State-owned Polish energy company Tauron said recently it may sell some of its loss-making coal mines to try to improve its financial situation. Tauron is the most indebted of Poland’s energy groups and faces costs related to a cap on electricity prices, putting pressure on its ability to sustain the mines.

Tauron’s mining business consists of three coal mines in the south of Poland — Janina, Sobieski and Brzeszcze. “Tauron wants to get rid of the mining business,” one of the sources told Reuters, adding the plan would most likely not include the Brzeszcze mine, which Tauron took over in 2015.

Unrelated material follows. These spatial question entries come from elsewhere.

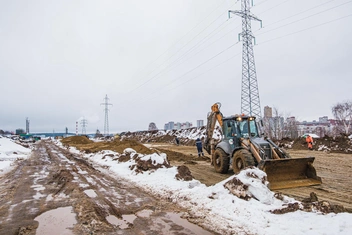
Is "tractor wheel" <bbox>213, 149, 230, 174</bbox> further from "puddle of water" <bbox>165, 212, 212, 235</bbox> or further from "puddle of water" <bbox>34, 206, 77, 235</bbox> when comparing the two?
"puddle of water" <bbox>34, 206, 77, 235</bbox>

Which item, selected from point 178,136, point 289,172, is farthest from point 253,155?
point 178,136

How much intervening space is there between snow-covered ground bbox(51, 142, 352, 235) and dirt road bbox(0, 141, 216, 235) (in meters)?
0.49

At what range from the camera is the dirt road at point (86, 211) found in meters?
4.97

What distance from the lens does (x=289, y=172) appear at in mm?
8242

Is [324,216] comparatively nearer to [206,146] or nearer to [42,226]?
[42,226]

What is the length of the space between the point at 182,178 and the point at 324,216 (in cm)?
497

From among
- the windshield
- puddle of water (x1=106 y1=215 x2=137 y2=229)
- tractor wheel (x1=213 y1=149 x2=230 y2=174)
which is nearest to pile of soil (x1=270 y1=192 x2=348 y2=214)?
puddle of water (x1=106 y1=215 x2=137 y2=229)

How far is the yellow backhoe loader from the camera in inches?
318

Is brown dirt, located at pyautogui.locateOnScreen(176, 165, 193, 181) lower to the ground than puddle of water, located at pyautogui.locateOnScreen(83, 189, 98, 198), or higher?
higher

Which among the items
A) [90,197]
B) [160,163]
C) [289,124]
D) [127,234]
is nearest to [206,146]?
[160,163]

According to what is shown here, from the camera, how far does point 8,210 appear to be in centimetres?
621

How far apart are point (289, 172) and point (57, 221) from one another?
672 centimetres

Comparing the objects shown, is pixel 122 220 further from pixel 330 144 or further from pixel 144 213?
pixel 330 144

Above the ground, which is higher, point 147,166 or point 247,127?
point 247,127
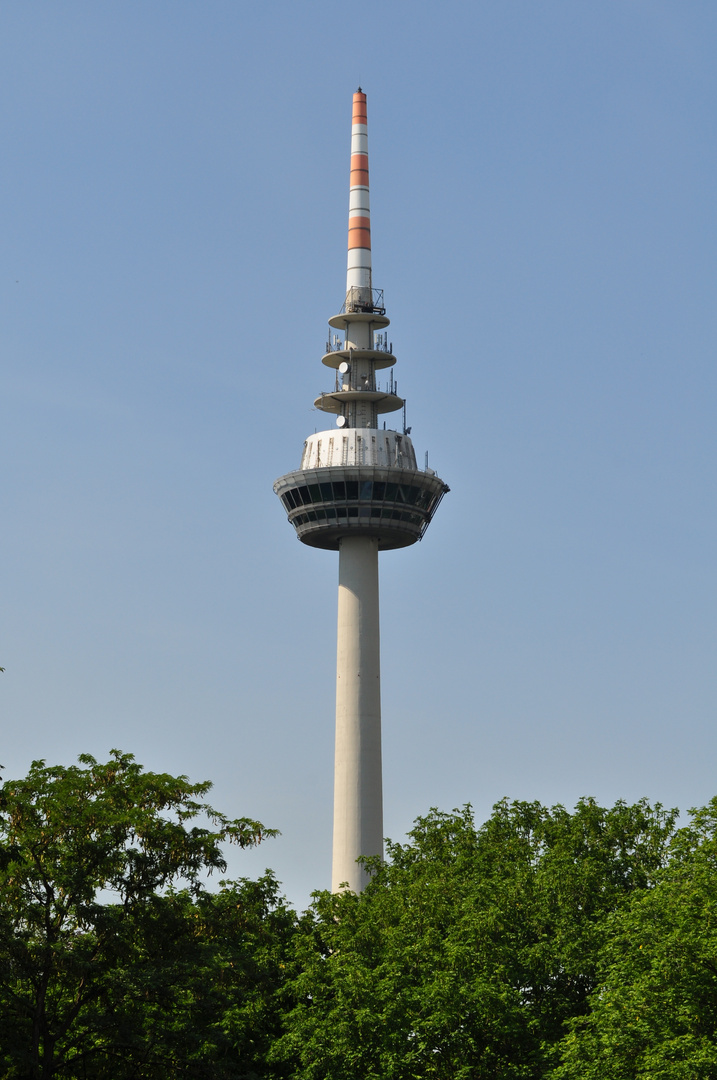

Coal output at Tauron’s mining unit fell to 5 million tons last year from 6.45 million a year earlier, while the business’s operating loss increased to more than PLN1bn (EUR232.2m) from PLN211m in 2017. The group’s net profit fell to PLN205m from PLN1.38bn in 2017. Tauron’s total debt amounted to almost PLN11bn at the end of last year compared with its current market capitalization of PLN2.95bn.

Though many mines have been shuttered over the years and continue to close, „the sector could use at least 15,000 more workers,” Kazimierz Grajcarek, who was once responsible for miners at the Solidarity trade union, told AFP.

Poland is now building a big, new coal-fired power plant and consumes more coal than it produces. The difference is made up by imports, including from Russia, which provided Poland with nine million tons of coal last year.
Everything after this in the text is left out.